|The Frankfurt-Tipp rating:|
|Original title:||Julian Schnabel – A Private Portrait|
|Production country:||Italien 2017|
|Running time:||Approx. 85 min|
He is considered one of the best and most important artists in the US, an eccentric and provocative personality, and a great filmmaker. Julian Schnabel is without question a dazzling figure on the art scene, as he continually defies boundaries and pigeonholing. Even as a child, he had the desire to become a great artist - even before it was actually clear to him what an artist actually does. Schnabel has now granted filmmaker Pappi Corsicato an intimate insight into his life and work. He answered his questions and provided him with many private photos and film footage. And family, friends and companions could also be interviewed for this documentary.
The result is Julian Schnabel - A Private Portrait - a film whose title really says it all here. Corsicato has created a truly intimate portrait of an exciting artist and interesting person. The viewer learns, for example, from the artist's sister that he always knew exactly what he wanted and that he never bent himself for others. We see him full of passion in his creative work, look over his shoulder when he shoots his films such as the magnificent Butterfly and Diving Bell, or experience him as a family man with his children at the seaside.
The problem with documentaries made in such close collaboration with the documented protagonist is usually that they tend to be one-sided and not very critical. And that is the case here as well. Schnabel does engage in some self-criticism and it is also addressed that he has the problem of occasionally saying things that can hurt others.
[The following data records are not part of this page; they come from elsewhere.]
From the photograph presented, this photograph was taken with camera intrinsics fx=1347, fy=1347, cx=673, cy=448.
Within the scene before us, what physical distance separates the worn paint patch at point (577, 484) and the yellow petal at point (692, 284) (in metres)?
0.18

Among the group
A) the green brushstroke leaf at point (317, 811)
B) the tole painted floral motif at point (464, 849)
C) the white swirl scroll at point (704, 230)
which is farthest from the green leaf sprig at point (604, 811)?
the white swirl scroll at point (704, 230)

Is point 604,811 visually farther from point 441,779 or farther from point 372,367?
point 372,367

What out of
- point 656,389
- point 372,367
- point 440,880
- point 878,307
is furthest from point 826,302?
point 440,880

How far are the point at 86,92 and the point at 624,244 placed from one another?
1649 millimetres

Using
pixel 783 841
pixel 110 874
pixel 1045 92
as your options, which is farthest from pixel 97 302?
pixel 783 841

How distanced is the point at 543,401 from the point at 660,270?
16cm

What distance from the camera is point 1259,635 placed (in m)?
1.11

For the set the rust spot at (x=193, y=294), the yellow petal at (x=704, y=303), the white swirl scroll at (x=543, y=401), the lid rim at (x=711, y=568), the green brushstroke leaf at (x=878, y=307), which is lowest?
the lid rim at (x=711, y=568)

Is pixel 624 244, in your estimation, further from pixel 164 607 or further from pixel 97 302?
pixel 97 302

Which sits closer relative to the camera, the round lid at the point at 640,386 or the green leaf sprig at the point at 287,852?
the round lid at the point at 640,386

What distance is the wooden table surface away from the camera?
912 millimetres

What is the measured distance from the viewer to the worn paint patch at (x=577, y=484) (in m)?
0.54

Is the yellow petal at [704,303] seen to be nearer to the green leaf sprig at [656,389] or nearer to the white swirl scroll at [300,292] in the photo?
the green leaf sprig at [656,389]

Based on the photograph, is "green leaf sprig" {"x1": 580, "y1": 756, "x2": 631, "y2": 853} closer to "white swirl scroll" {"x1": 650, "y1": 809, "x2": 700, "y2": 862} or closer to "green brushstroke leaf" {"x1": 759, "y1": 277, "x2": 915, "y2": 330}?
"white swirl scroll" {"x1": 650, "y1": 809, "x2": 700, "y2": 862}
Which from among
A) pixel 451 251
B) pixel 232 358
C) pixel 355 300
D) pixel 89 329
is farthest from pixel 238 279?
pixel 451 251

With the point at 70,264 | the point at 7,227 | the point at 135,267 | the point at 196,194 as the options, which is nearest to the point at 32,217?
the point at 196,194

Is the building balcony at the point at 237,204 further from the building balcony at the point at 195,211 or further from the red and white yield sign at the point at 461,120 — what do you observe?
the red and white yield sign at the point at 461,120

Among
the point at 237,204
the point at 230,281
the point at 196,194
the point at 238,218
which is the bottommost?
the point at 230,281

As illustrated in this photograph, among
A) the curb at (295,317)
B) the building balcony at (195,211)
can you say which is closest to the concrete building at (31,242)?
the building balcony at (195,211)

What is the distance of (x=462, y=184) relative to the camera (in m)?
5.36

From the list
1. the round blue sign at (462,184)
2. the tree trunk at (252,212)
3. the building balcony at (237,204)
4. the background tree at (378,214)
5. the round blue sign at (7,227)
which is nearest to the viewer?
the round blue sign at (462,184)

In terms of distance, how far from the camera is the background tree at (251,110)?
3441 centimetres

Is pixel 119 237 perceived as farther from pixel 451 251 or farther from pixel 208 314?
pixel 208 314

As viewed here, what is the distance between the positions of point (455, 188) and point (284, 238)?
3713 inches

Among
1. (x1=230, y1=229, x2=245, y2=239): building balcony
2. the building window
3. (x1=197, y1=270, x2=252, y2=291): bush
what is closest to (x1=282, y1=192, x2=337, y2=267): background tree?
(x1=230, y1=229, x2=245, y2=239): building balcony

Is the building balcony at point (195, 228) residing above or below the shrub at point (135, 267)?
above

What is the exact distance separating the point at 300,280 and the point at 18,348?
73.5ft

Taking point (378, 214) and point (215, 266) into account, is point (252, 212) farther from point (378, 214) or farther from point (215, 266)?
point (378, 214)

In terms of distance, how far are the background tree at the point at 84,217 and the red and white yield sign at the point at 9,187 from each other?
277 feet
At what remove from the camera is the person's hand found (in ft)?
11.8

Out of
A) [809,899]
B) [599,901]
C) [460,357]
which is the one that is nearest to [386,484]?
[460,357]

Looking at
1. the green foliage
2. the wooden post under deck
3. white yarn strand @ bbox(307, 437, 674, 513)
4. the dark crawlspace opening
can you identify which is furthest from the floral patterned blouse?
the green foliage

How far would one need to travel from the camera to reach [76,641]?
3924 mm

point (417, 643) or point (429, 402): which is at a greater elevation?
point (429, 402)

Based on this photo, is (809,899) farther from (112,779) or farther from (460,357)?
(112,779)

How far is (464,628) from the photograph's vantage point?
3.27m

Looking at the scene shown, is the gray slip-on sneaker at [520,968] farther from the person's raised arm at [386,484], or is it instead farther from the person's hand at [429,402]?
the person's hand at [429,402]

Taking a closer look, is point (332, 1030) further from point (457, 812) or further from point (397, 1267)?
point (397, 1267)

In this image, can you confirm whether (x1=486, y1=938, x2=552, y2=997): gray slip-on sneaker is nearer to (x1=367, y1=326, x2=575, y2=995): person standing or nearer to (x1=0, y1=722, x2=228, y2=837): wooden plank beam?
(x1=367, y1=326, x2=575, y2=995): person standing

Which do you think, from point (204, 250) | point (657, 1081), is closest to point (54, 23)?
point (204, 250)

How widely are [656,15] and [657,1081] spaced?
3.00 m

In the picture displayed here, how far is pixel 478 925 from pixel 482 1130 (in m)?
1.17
But other than that, his nature and work are really only praised. But even if it might have been quite exciting here and there if Pappi Corsicato hadn't been quite so close to the subject in his way of looking at things, the cinematic portrait of the artist is overall very interesting and stirringly directed.
There are some very moving moments especially in the moments of absolute honesty, but also those that allow for a very exciting perspective on the artwork of Julian Schnabel. But you don't necessarily have to know Schnabel's work to be swept away by this documentary. Because it is simply a gripping portrait of a very exciting person. And for that, it definitely gets a: Absolutely worth seeing!